2. Get over the awkwardness and wave at each other in a video call
I’ve been working as a component planner for a month now, still mostly wearing comfy sports leggings as I sit behind my home office desk a.k.a. kitchen table. The first few days, I met many of my colleagues through Microsoft Teams calls. Instead of shaking hands, we waved to our cameras or merely stared at each other’s profile pics. Despite the initial awkwardness, I was surprised by the fact that I did still feel like we could connect, like I did really get to know them. I think that people will start to give you more context to their stories and behaviors than in a regular introductory conversation to make up for the fact that you can’t meet in real life. If you pay good attention, this will help you to figure out the unofficial relations and hierarchies within the organization just as fast as you would whilst walking around on the work floor.

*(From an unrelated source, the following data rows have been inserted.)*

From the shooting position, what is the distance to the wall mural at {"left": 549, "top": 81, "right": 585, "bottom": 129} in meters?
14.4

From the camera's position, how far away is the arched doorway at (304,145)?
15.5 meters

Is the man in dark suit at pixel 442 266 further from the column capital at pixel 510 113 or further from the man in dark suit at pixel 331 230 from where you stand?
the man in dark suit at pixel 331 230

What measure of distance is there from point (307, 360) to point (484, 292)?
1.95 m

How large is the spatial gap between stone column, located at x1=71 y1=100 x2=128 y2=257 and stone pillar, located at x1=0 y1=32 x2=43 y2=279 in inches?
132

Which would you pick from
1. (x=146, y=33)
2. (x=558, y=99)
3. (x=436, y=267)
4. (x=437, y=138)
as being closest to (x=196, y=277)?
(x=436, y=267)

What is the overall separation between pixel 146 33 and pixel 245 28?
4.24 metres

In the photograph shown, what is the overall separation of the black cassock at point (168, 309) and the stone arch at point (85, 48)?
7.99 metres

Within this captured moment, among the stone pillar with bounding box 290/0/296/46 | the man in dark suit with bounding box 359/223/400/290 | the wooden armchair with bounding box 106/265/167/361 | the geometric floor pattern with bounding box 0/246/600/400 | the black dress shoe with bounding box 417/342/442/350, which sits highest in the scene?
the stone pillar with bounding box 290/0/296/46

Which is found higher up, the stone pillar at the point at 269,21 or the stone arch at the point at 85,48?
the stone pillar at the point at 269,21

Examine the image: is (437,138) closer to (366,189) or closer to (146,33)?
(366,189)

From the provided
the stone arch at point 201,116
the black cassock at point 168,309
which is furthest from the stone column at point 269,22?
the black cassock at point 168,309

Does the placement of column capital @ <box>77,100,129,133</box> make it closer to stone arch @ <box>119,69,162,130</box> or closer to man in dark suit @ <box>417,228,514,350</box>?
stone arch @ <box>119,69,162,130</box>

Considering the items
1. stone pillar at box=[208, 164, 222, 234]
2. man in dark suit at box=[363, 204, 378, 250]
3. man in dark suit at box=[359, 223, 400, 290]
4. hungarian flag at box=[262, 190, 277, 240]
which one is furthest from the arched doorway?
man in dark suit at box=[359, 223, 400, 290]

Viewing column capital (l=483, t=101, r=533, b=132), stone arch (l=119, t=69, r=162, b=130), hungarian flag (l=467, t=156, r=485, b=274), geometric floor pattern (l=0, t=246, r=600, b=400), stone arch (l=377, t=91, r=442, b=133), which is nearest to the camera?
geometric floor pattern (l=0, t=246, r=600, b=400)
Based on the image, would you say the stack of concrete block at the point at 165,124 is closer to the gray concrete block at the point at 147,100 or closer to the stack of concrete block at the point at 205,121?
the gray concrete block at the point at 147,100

3. Screen sharing as a lifesaver
With regard to learning the job-related tasks and responsibilities, the screen-sharing option is a lifesaver. Its inventors deserve a big applause. It is simply amazing. Whenever I get stuck, I can just ‘ping’ a colleague, share my screen and ask my questions. I feel like learning how to do your job in this way gives exponential rise to your learning effectiveness. Not only because you really have to do all the clicks yourself from the start, the explanations have to be more precise too and are thus easier to remember. For example, my colleagues can’t literally point to a button on my screen to explain what a certain system functionality does. For me to find that functionality in the first place, they have to describe “the button with the red and blue circle right next to the looks-like-a-mountain-but-is-not-a-mountain button”. Although this may sound like a time-consuming process, it makes sure that I immediately remember where to click the next time.
All in all, starting a new job in quarantine actually works just fine. Yes, I am working for a company that I’ve never been to, with many colleagues that I’ve never met. And no, it is not always easy or the most fun. However, with these survival tips I have managed to completely fulfil my role as component planner within two weeks. Both from a personal development and professional contribution perspective, I have surprised, myself, my peers and my managers with the opportunities of onboarding from right behind a kitchen table.